====== GIVEN DATA ======
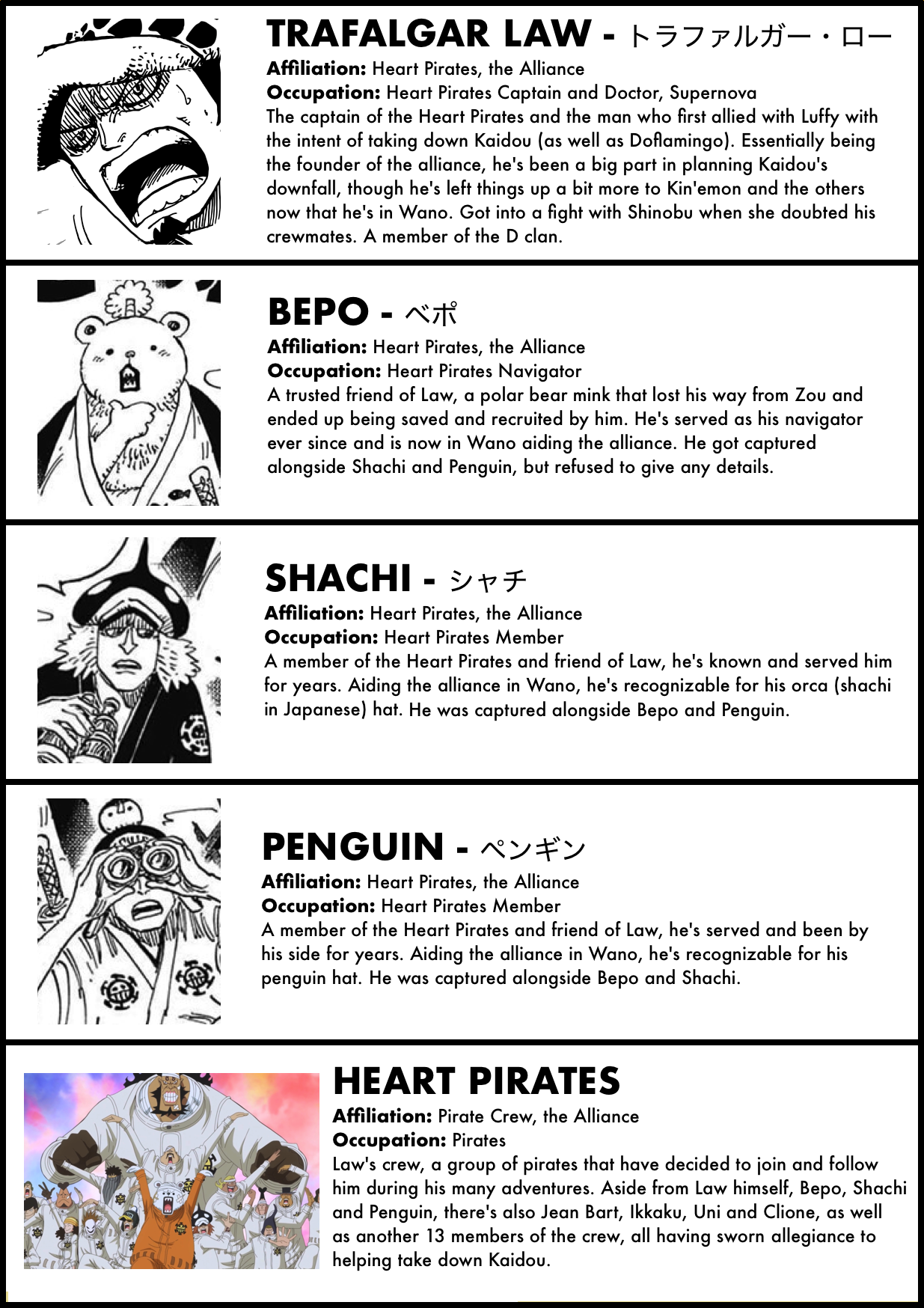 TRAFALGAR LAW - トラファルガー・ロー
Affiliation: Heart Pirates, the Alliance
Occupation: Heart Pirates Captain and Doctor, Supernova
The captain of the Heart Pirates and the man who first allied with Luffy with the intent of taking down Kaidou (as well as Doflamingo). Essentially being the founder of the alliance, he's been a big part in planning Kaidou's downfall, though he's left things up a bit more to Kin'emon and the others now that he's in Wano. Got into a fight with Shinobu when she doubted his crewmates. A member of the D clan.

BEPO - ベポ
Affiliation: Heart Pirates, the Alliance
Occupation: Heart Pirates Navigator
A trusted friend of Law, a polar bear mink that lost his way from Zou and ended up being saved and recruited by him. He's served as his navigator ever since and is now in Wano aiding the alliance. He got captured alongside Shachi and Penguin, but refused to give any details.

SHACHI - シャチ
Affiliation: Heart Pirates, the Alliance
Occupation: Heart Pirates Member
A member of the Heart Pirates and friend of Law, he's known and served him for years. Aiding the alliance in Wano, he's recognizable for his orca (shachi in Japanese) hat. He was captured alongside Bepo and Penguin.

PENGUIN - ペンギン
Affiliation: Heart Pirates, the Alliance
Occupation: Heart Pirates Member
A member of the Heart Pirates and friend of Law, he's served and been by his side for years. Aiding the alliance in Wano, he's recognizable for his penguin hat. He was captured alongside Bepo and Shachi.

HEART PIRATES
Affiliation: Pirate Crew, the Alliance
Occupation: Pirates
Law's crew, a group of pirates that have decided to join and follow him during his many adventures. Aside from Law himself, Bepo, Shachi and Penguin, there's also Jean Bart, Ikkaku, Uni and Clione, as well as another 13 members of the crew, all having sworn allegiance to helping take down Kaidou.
======
====== GIVEN DATA ======
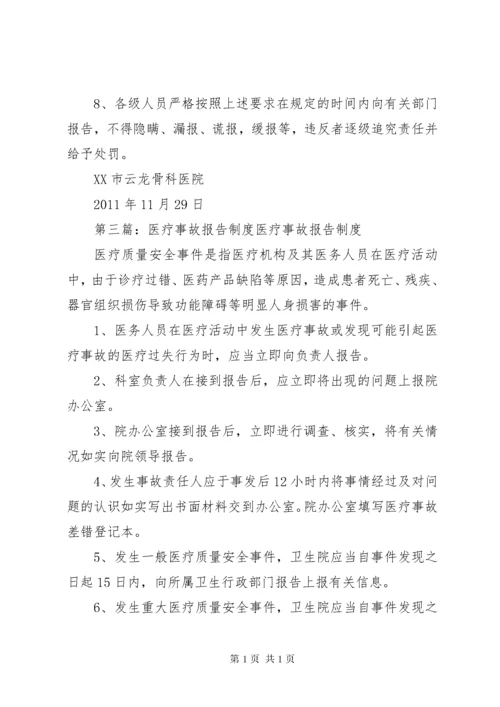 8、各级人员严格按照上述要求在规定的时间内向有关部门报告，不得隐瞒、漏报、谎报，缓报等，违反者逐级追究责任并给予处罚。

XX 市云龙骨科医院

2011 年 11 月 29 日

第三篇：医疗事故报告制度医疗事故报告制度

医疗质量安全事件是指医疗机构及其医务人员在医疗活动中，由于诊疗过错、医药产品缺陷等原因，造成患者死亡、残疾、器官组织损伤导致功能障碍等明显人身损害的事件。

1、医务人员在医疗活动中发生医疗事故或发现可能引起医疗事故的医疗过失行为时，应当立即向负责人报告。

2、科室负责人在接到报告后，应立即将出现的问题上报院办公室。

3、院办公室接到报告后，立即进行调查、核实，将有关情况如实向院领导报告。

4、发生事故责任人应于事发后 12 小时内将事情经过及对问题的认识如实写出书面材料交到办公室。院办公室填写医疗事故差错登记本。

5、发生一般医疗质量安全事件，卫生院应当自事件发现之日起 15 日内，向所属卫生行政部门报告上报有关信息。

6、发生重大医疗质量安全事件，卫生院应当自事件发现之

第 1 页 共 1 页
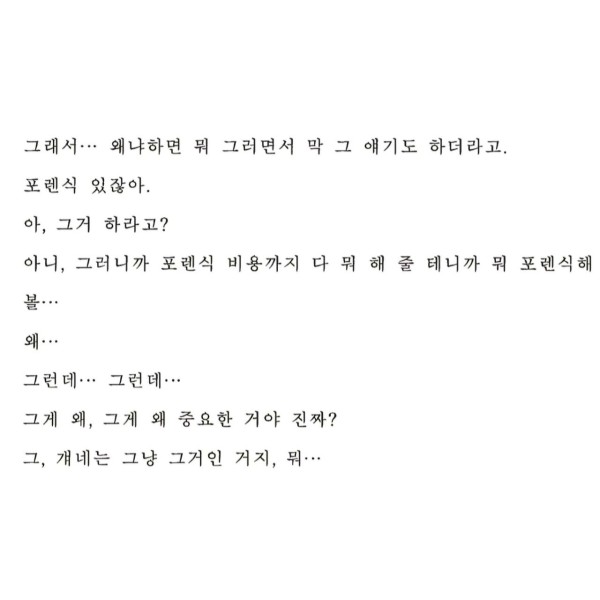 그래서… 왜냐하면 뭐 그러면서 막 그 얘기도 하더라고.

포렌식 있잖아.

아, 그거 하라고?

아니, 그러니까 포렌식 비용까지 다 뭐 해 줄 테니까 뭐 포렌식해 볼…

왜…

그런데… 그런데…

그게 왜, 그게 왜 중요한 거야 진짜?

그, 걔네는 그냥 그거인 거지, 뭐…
======
====== GIVEN DATA ======
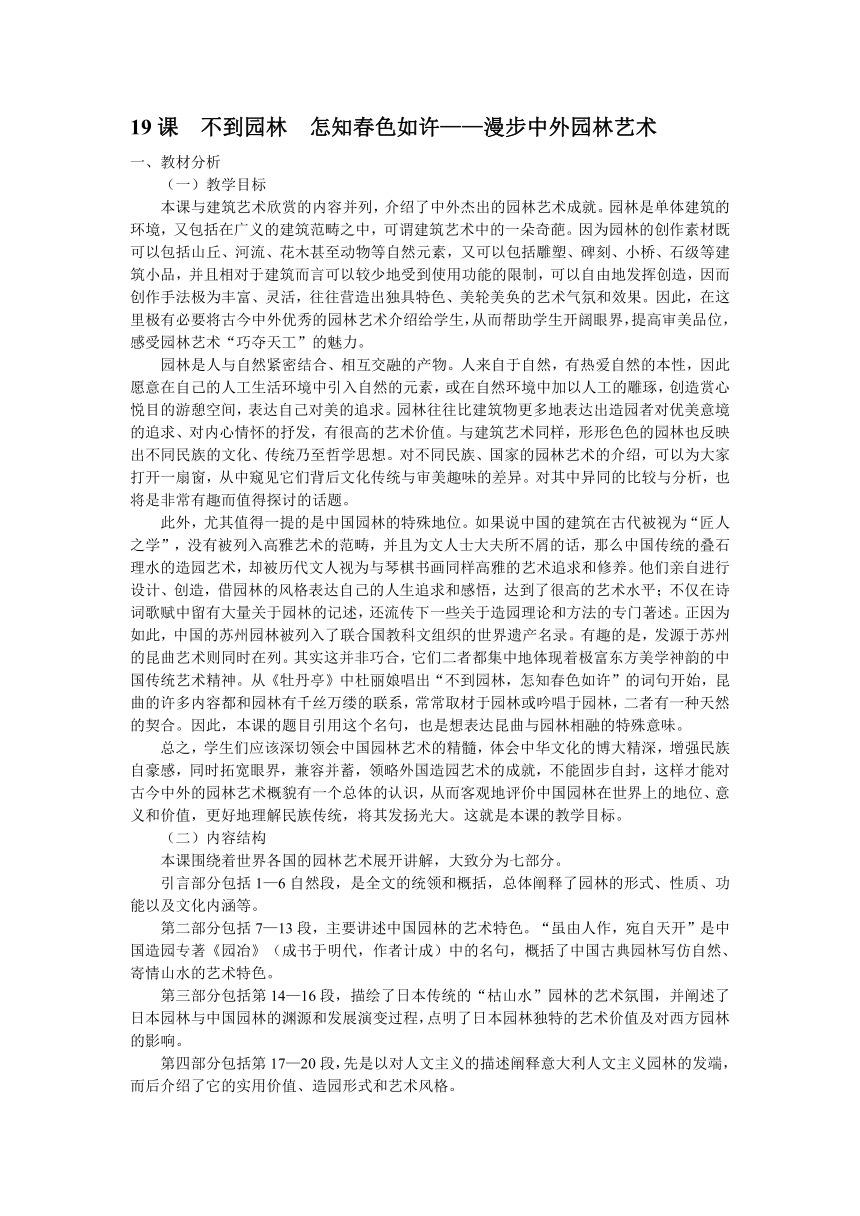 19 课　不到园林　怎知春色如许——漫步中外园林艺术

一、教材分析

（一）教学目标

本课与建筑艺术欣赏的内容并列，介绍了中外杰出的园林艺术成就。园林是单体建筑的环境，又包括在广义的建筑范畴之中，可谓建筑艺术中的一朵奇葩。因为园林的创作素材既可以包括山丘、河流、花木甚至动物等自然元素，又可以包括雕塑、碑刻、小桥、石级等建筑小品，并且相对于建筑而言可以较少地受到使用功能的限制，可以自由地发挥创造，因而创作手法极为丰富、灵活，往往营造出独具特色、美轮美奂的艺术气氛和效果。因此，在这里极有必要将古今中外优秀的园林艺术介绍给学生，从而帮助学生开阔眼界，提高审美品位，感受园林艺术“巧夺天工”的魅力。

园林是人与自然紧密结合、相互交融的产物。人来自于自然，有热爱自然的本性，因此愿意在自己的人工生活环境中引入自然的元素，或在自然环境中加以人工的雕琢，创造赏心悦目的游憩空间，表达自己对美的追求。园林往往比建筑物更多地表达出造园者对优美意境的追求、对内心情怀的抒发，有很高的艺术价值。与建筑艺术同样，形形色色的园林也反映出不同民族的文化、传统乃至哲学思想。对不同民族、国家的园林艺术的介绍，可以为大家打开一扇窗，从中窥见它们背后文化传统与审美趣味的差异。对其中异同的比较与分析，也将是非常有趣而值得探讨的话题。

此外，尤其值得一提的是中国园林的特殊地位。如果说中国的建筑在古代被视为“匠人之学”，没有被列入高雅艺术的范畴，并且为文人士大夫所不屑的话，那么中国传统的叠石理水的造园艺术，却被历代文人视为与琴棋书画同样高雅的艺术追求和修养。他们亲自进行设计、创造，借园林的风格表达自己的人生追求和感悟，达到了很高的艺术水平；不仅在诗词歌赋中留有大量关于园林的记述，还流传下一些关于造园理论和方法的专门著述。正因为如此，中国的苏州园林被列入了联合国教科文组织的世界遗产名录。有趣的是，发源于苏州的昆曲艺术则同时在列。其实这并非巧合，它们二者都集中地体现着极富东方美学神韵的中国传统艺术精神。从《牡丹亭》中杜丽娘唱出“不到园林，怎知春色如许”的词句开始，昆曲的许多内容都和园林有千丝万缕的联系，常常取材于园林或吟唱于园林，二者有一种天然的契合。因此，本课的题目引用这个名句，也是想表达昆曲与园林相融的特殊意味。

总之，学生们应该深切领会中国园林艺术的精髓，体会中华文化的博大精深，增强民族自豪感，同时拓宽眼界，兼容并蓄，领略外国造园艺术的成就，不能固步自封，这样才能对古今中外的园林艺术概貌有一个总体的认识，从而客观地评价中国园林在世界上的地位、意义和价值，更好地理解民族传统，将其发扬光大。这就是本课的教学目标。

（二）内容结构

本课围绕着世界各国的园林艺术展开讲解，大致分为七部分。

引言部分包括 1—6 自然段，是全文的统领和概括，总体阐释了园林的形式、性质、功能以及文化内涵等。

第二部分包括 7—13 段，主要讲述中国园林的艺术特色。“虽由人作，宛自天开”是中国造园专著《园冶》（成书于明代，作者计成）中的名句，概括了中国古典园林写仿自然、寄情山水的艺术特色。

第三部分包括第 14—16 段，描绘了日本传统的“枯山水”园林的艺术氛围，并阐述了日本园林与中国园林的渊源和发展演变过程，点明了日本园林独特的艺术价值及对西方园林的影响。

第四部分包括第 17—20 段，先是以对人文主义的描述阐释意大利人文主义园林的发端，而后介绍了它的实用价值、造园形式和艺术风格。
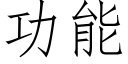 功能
======
| WHAT TO DO |
Copy back exactly the lines above from the one containing "TRAFALGAR LAW - トラファルガー・ロー" through the one containing "Law's crew, a", and leave every picture behind.

| SOLUTION FOR THIS TASK |
 TRAFALGAR LAW - トラファルガー・ロー
Affiliation: Heart Pirates, the Alliance
Occupation: Heart Pirates Captain and Doctor, Supernova
The captain of the Heart Pirates and the man who first allied with Luffy with the intent of taking down Kaidou (as well as Doflamingo). Essentially being the founder of the alliance, he's been a big part in planning Kaidou's downfall, though he's left things up a bit more to Kin'emon and the others now that he's in Wano. Got into a fight with Shinobu when she doubted his crewmates. A member of the D clan.

BEPO - ベポ
Affiliation: Heart Pirates, the Alliance
Occupation: Heart Pirates Navigator
A trusted friend of Law, a polar bear mink that lost his way from Zou and ended up being saved and recruited by him. He's served as his navigator ever since and is now in Wano aiding the alliance. He got captured alongside Shachi and Penguin, but refused to give any details.

SHACHI - シャチ
Affiliation: Heart Pirates, the Alliance
Occupation: Heart Pirates Member
A member of the Heart Pirates and friend of Law, he's known and served him for years. Aiding the alliance in Wano, he's recognizable for his orca (shachi in Japanese) hat. He was captured alongside Bepo and Penguin.

PENGUIN - ペンギン
Affiliation: Heart Pirates, the Alliance
Occupation: Heart Pirates Member
A member of the Heart Pirates and friend of Law, he's served and been by his side for years. Aiding the alliance in Wano, he's recognizable for his penguin hat. He was captured alongside Bepo and Shachi.

HEART PIRATES
Affiliation: Pirate Crew, the Alliance
Occupation: Pirates
Law's crew, a group of pirates that have decided to join and follow him during his many adventures. Aside from Law himself, Bepo, Shachi and Penguin, there's also Jean Bart, Ikkaku, Uni and Clione, as well as another 13 members of the crew, all having sworn allegiance to helping take down Kaidou.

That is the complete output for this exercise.